Türkei Auftragskiller fleht um Hilfe

Ein Mann lässt sich in der Türkei für den Mord an einem Geschäftsmann anheuern, doch der Tötungsversuch misslingt. Als er sich weigert, ein weiteres Mal zuzuschlagen, wird er selbst von seinen Auftraggebern bedroht. Nun sucht der Auftragskiller Schutz - bei einem Menschenrechtsverein.

Von Kai Strittmatter, Istanbul

Fein säuberlich ist er ausgefüllt, der Antrag. Handschriftlich, im ungelenken Duktus eines Mannes, der nicht oft schreibt, der sich aber Mühe gibt. "Mein Gewissen plagt mich", steht da. "Ich bereue alles". Von dem Mann sind nur die Initialen bekannt: Ö.A.. Ein Mann, der sich anheuern ließ, um einen anderen umzubringen. Auf ein paar Zeilen erzählt er, wie es dazu kam.

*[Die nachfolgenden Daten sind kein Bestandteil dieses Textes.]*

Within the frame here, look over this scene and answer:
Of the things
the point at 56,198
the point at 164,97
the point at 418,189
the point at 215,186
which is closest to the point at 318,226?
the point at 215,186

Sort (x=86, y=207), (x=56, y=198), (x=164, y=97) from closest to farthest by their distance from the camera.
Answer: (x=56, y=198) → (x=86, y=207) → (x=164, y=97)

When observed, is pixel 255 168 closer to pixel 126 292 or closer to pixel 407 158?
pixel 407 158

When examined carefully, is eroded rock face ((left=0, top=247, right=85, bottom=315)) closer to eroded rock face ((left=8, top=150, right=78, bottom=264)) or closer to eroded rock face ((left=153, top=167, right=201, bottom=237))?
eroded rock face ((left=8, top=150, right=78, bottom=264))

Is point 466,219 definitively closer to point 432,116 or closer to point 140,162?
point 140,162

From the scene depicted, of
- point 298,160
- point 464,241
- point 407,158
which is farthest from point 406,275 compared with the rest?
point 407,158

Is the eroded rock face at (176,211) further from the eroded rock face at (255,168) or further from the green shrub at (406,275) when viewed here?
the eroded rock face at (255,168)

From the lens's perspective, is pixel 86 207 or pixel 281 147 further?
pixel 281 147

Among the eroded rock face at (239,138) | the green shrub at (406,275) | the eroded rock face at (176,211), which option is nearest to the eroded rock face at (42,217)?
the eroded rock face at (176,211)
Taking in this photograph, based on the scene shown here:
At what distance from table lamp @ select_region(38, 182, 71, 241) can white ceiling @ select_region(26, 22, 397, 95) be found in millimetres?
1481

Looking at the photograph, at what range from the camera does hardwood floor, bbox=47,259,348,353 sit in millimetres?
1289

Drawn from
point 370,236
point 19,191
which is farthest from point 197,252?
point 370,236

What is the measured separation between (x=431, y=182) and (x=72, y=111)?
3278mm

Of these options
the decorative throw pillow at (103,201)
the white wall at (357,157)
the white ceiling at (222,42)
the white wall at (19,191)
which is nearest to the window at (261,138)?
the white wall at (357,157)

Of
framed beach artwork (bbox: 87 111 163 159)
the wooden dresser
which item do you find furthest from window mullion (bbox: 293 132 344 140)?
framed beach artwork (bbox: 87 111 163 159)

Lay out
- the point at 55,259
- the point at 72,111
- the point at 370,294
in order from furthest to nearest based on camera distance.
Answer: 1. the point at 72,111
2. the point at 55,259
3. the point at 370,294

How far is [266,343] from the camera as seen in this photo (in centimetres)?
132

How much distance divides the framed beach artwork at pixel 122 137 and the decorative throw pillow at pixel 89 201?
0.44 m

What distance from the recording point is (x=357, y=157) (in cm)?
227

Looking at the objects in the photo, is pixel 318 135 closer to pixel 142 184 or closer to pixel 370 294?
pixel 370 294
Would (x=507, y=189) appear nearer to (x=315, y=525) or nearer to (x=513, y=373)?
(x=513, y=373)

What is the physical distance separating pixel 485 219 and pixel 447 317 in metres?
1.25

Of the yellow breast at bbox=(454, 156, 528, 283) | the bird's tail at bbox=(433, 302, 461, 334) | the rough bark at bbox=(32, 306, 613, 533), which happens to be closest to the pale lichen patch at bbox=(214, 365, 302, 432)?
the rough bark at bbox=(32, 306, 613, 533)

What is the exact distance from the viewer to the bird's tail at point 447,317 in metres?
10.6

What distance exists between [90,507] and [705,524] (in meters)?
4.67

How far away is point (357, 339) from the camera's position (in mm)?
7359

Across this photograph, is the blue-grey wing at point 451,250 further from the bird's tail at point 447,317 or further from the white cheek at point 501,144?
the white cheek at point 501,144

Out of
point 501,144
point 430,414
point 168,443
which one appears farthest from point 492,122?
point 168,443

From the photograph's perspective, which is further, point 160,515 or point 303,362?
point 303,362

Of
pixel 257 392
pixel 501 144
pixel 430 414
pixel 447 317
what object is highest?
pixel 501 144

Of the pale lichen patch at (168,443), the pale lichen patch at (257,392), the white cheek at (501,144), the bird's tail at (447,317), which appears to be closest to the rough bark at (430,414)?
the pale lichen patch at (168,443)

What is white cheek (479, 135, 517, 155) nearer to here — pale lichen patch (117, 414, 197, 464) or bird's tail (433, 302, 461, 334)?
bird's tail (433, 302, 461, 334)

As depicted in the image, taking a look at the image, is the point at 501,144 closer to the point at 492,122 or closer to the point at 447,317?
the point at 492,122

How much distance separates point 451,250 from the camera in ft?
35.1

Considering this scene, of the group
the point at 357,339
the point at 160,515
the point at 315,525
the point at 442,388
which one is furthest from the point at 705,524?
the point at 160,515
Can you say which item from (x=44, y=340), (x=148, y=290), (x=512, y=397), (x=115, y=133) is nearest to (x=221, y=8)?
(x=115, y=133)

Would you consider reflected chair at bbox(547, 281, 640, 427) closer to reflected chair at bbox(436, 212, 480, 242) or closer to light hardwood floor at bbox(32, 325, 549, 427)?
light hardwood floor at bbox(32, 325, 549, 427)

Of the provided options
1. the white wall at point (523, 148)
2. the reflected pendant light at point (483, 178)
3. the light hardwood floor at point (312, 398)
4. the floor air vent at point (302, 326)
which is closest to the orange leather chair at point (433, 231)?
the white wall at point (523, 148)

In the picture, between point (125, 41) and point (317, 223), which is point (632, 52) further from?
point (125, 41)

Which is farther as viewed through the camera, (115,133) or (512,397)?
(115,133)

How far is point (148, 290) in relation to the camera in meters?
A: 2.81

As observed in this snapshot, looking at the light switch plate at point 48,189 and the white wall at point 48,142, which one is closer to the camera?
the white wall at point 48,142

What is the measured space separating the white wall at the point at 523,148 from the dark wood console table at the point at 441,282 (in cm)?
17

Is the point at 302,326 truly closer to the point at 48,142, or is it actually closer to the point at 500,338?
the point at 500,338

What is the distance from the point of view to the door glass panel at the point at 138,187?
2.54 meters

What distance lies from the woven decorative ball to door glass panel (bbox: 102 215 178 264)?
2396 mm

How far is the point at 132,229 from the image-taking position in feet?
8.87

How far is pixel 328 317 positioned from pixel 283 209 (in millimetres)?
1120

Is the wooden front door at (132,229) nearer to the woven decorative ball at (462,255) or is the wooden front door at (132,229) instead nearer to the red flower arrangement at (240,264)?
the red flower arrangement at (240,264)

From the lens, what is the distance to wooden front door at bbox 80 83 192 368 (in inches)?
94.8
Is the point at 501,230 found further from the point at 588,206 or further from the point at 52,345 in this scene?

Die Geschichte spielt im südanatolischen Adana. Hier also die Version von Ö.A. Sein Boss habe ihn unter Druck gesetzt, schreibt er. 500.000 Lira versprach er ihm (damals 240.000 Euro). Wenn er den anderen umlegt. Den Geschäftsmann Rahmi Bostanci. "Wenn du im Gefängnis landest, hole ich dich bald raus", habe der Boss gesagt.

Dann hätten sie sich im Büro des Bosses getroffen, um den Mord gemeinsam zu planen. Er, der Boss, dessen Sohn, außerdem zwei Polizisten: der Vizedirektor der Polizeischule M.C. und Vizepolizeichef B.T. Einfach war es nicht. Sie stellten ihrem Opfer mehrere Fallen, dreimal ging der Plan schief. Dann ein letzter Versuch. Der Polizist M.C. stoppte das Auto des Geschäftsmannes und durchsuchte es. "Als er sah, dass Bostanci keine Waffe bei sich führte, gab er mir ein Zeichen. So schoss ich auf ihn. Dann flüchteten wir."

"Sie begannen mir zu drohen"

Bostanci war nicht tot. Es hätte ein Kopfschuss werden sollen, aber Ö.A. hatte dem Geschäftsmann nur einen Streifschuss verpasst. Seine Komplizen sagten Ö.A. hernach, er solle sich ergeben. Er ergab sich, saß acht Monate im Gefängnis. Als er wieder draußen war, wollte der Boss, dass er noch einmal auf Bostanci schießt. "Aber sie gaben mir mein Geld nicht. Und sie begannen mir zu drohen", schreibt Ö.A..

Er hatte nun Angst. Und er fasste einen Entschluss: Er wollte sich offenbaren und die Bande verpfeifen. Aber nicht bei der Polizei, wie auch, wenn die halbe Bande aus Polizisten bestand. Also ging Ö.A. zum IHD: Der Auftragskiller suchte Schutz beim türkischen Menschenrechtsverein.

"Jetzt bin auch ich in ihrem Fadenkreuz. Ich bitte um Ihre Hilfe". So schließt der Antrag, den er beim IHD in Adana einreicht, am 6. Januar 2011. "Jeder hat das Recht, bei uns einen Antrag zu stellen", sagt Osman Kara vom IHD in Adana der SZ. "Wir hatten so etwas auch noch nie erlebt. Aber der Mann sagte, er sei in Lebensgefahr."

Die Zeitung Taraf hat den Fall diese Woche bekannt gemacht. Sie sprach auch mit dem Opfer, dem Geschäftsmann Bostanci. Dieser bestätigte weitgehend den von Ö.A. beschriebenen Tathergang und erklärte, die Bande habe ihn um vier Millionen Lira betrogen, und ihn, als er sein Geld zurück haben wollte, dank der Beziehungen der Polizeibeamten selbst ins Gefängnis gebracht. Bostanci stellte nach dem Mordversuch 2010 Anzeige gegen elf Personen unter anderem wegen Betrugs, Amtsmissbrauchs und Anstiftung zum Mord. Der Staatsanwalt stellte das Verfahren ein: Die Vorwürfe seien "unbegründet".

Möchtegernkiller Ö.A. ist noch am Leben, er sitzt im Moment im Gefängnis, wegen eines anderen Prozesses. Die von ihm beschuldigten Polizeibeamten sind auf freiem Fuß.